Church of England leaders increasingly embracing 'ultra-progressive values' - report

 (Photo: Unsplash/François Genon)

Church of England leaders are increasingly taking on the mantras of the radical Left about "systemic racism" or "alarmist calls for a climate emergency", a new report from religion think tank Civitas claims.

The report, titled 'Rotting from the Head: Radical Progressive Activism and the Church of England', says the political trend among the clergy has "impacted the spirit and ideals of the Church's mission".

The three Civitas researchers behind the report, Jim McConalogue, Rachel Neal and Jack Harris, found that "some measurement could be made of clergy-adopted progressivist values within each diocese".

The researchers found that 70 per cent of the CofE's 42 dioceses have appointed clergy who "promote climate activist warnings".

Over half of all declarations from the clergy promoting climate activist warnings occurred within 12 months after the CofE hierarchy urged support for climate protests during Holy Week in 2019, they noted.

They also found that 87 per cent of claims by clergy of "systemic or institutional racism" occurred within the first six months of the UK racial justice campaigns in May 2020 following the Black Lives Matter protests in the United States.

Civitas trustee and practising Anglican, Tom Harris, argues in his foreword to the report that this "complete departure from the Church's central purpose risks making it unrecognisable to the grass roots members who support it".

The trend toward progressive activism in the CofE leadership "marks a separation of the head from the body that is becoming alarmingly recognisable in so many of our national institutions", he writes.

Elsewhere, he says, "The result is a Church losing its ability to minister at local level because it is making expensive appointments at diocesan level while closing local parish churches and making vicars redundant.

"The focus on racism sits awkwardly with its apparent silence on things which a truly caring Christian Church might be expected to care deeply about.
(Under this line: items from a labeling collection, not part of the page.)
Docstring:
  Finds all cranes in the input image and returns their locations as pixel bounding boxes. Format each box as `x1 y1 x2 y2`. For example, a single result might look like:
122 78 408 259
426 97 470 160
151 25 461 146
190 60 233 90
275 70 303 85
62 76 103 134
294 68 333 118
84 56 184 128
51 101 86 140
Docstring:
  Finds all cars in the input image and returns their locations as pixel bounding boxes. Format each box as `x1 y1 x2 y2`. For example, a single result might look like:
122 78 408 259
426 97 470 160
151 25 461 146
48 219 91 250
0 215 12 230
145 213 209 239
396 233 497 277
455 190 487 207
The breakdown of family life and absent fathers which disproportionately affects Caribbean Heritage families in the UK or the knife crime crisis which results in so many deaths of young black people in urban Britain.

"A Church informed by its Gospel mission rather than by Marxist ideology would surely not behave this way."

The report says the Church has adopted an "alarmist notion" of a climate crisis that "is very rarely presented by the Church as an argument which requires a balanced understanding".

"What has happened to the Church of England in the past year reflects the direction other British institutions are currently travelling towards. As institutions have declined in their authority, there is increasing anxiety within them to be justified," the report reads.

"This decline has run in tandem with a wider vacation of public life, meaning only a small number of activists are providing a path in defining the role and purpose of such institutions. Thus, ideologically, institutions like the Church are increasingly taking on the mantras of ultra-progressivism, such as the notion of 'systemic racism' or alarmist calls for a 'climate emergency'.

"These ideas are reinforced by new policies to achieve structural change via a growing bureaucracy, recruitment shortlists or quotas and rewriting education curriculums. That has, in turn, impacted the spirit and ideals of the Church's mission."

The report concluded: "There is a common denominator of leadership acquiescence or a particular vulnerability among leaders about their approach to society, ordinary human values and a laziness in objecting to questionable claims and narratives, often to appease relentless and large-scale agitators."